* **Supplied entries**
________________________

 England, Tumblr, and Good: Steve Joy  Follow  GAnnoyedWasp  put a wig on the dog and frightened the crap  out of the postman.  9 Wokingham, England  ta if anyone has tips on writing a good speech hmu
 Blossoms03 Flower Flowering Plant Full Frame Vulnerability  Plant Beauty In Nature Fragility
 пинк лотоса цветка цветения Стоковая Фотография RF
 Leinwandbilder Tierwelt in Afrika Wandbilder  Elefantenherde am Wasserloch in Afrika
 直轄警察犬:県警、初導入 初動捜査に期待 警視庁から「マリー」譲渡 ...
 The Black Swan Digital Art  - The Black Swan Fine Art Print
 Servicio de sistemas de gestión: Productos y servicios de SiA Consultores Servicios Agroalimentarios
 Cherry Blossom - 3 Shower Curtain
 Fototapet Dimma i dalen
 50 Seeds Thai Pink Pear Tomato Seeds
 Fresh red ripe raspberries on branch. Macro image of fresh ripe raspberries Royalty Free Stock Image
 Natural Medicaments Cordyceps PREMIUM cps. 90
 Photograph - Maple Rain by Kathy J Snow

________________________

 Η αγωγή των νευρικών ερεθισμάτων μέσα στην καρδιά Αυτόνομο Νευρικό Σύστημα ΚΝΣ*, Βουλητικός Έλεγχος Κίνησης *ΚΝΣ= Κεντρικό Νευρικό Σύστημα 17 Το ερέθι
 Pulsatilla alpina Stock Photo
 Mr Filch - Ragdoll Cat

________________________

* **Task item**
Everything above from the line with "Η αγωγή των" to the line with "Mr Filch - Ragdoll Cat", both included, must be repeated exactly, and nothing outside that range.

* **Solution to the problem**
 Η αγωγή των νευρικών ερεθισμάτων μέσα στην καρδιά Αυτόνομο Νευρικό Σύστημα ΚΝΣ*, Βουλητικός Έλεγχος Κίνησης *ΚΝΣ= Κεντρικό Νευρικό Σύστημα 17 Το ερέθι
 Pulsatilla alpina Stock Photo
 Mr Filch - Ragdoll Cat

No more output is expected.